Arthur Cuadros’ vigorous choreography has the dancers flipping and flouncing across the stage in 6-inch platform kinky boots, with Matthew Tiberi (as the third member of the road trip), leading the talented corps in the ballet-boogie woogie. When Tiberi and the Supremes sing “Girls Just Wanna Have Fun,” you’ll want to sing along… but don’t. Just relish the fun.




QUICK TAKE REVIEW By Beverly Creasey FALL RIVER Revelation



Everything I knew about Lizzie Borden I had learned either from the whacky jingle (“Lizzie Borden took an axe…”) or the Agnes DeMille  balletbut now that I’ve been to Imaginary Beasts’ THE FALL RIVER AXE MURDERS (@ BCA through Oct. 22nd), I know Lizzie’s (extremely sympathetic) side of the story. British novelist Angela Carter’s luminous short stories have served as the jumping off point for other Imaginary Beasts productions. Like her Vampire stories were, this one proves to be the perfect armature for the Beasts’ imaginative brand of theatrics.

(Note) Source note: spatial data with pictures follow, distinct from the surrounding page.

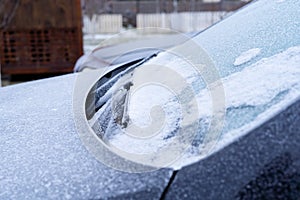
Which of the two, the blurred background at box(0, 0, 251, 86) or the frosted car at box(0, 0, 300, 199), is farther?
the blurred background at box(0, 0, 251, 86)

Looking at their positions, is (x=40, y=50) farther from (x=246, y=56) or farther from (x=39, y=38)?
(x=246, y=56)

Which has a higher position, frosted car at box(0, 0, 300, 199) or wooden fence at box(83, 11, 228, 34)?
frosted car at box(0, 0, 300, 199)

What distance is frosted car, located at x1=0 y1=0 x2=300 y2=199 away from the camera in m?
0.92

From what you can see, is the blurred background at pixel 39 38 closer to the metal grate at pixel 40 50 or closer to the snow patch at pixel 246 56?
the metal grate at pixel 40 50

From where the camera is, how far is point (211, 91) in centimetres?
120

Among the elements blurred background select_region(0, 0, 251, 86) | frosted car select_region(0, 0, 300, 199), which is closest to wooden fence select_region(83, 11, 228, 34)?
blurred background select_region(0, 0, 251, 86)

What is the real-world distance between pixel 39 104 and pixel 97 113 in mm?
434

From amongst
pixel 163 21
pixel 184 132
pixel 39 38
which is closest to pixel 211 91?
pixel 184 132

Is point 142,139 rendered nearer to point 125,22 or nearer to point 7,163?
point 7,163

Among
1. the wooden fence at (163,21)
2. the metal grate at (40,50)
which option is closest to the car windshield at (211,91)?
the metal grate at (40,50)

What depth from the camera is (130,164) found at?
3.36 ft

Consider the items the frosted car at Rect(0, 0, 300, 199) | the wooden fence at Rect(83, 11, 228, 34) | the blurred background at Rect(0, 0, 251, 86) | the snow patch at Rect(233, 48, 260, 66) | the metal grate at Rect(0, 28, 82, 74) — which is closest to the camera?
the frosted car at Rect(0, 0, 300, 199)

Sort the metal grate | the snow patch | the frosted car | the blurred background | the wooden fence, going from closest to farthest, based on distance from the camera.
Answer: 1. the frosted car
2. the snow patch
3. the blurred background
4. the metal grate
5. the wooden fence

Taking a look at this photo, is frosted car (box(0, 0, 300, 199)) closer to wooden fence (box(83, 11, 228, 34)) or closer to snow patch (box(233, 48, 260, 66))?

The Beasts, under Matthew Woods’ dexterous direction, often duplicate roles in a story, exchange roles with puppets or integrate narration and repetition into the action of a piece… all of which amplifies the material and causes it to resonate in the brain. Their spoken and gestural language marries dance, song, sound and ritual to metaphor, working in a way that is unique only to them. If you haven’t experienced an IB production, you’re missing what theater can become, beyond the traditional form.

Carter’s sumptuous storytelling illuminates the facts in glorious detail like the monks illuminated ancient manuscripts with color and filigree. Her vivid descriptions cut through mere words like a knife. Take the self-righteous “gentlemen” of the era who “garrote[d] themselves with neckties” equating virtue with discomfort; Her Lizzie is a prisoner of a time when women, even women of privilege, “belonged” to men, as possessions to be displayed and controlled, corseted and blanketed in layers of clothing to cover and keep their bodies hidden, one presumes from other men.

The scene is set for murder: A humid, “combustible day” in August, a father who cruelly deprived his daughter of her beloved birds, a stepmother who could never replace Lizzie’s own, and the deep, soul numbing realization that she could never escape her life. The performers unwind the thread of fate, tangling it about her, sending her downward on the thinnest of tightropes, surrounding her ears with the relentless, buzzing wings of a fly… despairing and depriving her of hope, perhaps even of sanity.

Six remarkable women people the play as the many Lizzie multiples/narrators, as Victorian ladies, ghosts, flies, father, servants, stepmother, even death. They work so seamlessly that when they switch a role, it’s impeccably designated, always expertly defined. Kamelia Aly is the portrait keeper; Catherine Luciani is the Victorian companion; Kaitee Tredway is the Master Puppeteer (although they all manipulate the various puppets); Melissa Barker is the voice of Mrs. Russell; Joy Campbell is the fly; Cari Keebaugh is the voice of Lizzie. Most importantly, even as they share the role of Lizzie, they emote as one.

Cotton Talbot-Minkin’s stark, exaggerated costumes evoke stifling emotionality, as does Christopher Bocchiaro’s shadowy lighting and Sam Beebe’s eerie sound design. Woods, Beth Owens and Jill Rogati share puppet design with Luciani, Treadway and Sarah Gazdowicz in the puppet shadow play. What sets IB apart is the ensemble work which is so integrated in the DNA of the piece that separating out the individual components seems a disservice to their creativity. Suffice it to say, you will not find better ensemble performance anywhere.